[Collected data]
★ ★ ★

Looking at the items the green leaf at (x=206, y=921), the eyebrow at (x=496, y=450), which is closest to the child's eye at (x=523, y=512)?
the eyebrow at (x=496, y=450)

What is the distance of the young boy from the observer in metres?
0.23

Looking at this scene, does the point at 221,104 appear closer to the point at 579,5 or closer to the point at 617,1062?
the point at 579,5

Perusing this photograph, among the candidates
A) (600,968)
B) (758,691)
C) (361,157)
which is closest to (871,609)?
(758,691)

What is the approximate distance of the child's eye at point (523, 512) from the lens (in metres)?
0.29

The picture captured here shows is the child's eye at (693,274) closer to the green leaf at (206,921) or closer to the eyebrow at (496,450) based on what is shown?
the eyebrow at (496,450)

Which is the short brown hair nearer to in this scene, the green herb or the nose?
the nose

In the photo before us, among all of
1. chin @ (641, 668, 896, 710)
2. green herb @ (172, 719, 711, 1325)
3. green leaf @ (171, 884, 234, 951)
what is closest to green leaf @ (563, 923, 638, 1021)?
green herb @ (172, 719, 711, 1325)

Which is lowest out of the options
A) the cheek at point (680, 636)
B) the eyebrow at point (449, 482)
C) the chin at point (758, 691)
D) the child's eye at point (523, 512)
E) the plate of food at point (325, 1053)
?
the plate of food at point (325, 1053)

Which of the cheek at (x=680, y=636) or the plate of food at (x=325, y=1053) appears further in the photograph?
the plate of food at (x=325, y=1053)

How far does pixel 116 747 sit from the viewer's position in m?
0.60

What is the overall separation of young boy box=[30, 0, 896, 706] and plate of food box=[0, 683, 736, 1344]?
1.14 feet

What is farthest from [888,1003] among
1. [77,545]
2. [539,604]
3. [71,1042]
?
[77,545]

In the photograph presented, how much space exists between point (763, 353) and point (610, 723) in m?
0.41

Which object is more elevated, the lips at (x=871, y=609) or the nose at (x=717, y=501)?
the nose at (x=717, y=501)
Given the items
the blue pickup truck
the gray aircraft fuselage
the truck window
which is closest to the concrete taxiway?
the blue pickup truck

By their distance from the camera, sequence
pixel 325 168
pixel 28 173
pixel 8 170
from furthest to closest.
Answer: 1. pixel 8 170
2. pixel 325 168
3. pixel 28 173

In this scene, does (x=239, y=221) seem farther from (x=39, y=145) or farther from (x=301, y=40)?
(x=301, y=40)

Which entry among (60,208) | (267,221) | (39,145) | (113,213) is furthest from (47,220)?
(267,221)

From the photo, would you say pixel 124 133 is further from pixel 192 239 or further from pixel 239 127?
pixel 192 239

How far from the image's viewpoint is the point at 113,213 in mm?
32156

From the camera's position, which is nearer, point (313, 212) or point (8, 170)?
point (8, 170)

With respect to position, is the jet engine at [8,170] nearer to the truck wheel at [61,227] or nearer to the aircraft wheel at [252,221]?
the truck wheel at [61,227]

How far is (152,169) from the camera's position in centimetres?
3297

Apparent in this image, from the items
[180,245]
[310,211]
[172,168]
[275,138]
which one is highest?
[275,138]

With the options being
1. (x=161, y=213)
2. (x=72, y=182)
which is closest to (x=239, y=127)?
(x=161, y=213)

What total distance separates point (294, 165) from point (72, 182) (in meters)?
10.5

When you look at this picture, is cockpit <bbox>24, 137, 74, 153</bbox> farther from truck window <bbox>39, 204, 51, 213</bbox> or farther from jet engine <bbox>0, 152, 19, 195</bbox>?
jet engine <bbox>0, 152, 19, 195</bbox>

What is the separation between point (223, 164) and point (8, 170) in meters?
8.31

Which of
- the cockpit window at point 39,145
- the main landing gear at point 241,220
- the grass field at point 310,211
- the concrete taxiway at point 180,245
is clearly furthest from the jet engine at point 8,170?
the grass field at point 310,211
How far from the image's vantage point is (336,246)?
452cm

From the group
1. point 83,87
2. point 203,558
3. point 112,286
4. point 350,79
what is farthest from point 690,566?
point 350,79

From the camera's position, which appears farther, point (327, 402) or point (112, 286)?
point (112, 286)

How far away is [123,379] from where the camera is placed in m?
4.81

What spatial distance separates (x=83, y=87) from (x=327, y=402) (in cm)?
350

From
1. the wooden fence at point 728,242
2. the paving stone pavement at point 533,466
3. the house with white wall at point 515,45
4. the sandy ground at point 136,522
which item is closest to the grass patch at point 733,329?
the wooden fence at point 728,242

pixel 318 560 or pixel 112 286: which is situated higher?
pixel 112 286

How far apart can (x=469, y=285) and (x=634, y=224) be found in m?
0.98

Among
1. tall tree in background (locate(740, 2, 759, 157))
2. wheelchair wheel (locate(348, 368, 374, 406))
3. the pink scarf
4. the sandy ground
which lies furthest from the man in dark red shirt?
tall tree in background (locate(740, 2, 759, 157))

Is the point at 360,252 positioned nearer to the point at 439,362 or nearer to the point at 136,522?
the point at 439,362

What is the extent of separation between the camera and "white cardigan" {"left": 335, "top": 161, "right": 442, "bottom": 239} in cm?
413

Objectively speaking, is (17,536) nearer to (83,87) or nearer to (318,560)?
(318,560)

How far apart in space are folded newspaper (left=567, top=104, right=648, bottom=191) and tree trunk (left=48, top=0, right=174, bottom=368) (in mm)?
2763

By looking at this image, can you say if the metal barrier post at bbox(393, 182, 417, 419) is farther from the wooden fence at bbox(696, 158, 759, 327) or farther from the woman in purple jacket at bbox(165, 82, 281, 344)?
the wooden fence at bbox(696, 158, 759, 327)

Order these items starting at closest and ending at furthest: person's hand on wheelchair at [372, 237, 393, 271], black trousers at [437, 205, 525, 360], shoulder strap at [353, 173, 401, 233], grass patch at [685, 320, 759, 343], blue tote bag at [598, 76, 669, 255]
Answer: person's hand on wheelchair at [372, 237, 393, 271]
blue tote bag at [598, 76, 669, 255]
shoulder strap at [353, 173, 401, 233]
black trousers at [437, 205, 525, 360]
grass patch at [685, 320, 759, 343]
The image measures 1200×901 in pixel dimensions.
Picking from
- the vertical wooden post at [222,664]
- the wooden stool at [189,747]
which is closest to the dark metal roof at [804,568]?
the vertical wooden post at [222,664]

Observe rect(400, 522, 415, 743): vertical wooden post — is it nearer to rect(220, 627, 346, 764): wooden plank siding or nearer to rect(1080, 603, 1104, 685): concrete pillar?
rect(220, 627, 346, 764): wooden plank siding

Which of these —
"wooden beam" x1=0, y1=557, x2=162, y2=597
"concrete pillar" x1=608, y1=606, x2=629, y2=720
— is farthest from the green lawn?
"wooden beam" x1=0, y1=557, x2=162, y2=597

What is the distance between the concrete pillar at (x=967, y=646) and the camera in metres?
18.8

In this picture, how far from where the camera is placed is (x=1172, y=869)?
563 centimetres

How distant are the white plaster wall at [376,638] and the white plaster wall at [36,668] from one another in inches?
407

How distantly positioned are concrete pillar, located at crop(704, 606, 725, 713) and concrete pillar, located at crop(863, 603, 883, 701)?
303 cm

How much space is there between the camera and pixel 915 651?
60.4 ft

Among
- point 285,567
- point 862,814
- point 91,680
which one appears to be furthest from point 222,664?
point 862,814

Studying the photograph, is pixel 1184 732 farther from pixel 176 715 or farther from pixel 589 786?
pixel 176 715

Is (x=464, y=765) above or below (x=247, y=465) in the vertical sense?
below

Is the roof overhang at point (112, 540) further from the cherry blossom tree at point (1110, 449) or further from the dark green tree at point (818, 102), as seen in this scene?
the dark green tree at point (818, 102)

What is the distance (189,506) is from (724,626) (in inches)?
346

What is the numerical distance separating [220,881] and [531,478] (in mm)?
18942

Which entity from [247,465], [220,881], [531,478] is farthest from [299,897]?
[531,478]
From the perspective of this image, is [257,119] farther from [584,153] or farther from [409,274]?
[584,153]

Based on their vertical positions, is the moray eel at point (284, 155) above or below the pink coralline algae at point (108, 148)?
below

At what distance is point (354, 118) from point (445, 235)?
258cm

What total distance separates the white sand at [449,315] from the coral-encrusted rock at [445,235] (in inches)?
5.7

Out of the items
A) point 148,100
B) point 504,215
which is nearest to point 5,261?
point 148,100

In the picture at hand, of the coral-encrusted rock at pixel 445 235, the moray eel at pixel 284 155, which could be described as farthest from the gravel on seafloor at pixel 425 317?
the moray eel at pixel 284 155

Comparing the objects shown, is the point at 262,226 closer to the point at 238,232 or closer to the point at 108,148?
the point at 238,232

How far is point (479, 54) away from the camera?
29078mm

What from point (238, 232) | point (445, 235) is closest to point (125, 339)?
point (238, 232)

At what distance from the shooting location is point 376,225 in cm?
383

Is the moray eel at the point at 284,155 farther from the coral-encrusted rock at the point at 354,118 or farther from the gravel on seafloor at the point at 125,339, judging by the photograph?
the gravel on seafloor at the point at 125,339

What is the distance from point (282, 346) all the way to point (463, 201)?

★ ★ ★

> **What is required**:
Quote every line from the line containing "Comparing the objects" through the closing line of the listing, including both.

> **Written solution**:
Comparing the objects shown, is the point at 262,226 closer to the point at 238,232 or closer to the point at 108,148?
the point at 238,232

How far is point (479, 54) away from the camera?
29078mm

What from point (238, 232) | point (445, 235) is closest to point (125, 339)?
point (238, 232)

At what distance from the shooting location is point 376,225 in cm?
383

Is the moray eel at the point at 284,155 farther from the coral-encrusted rock at the point at 354,118 or farther from the gravel on seafloor at the point at 125,339, judging by the photograph?
the gravel on seafloor at the point at 125,339

What is the distance from point (282, 346) all the way to point (463, 201)?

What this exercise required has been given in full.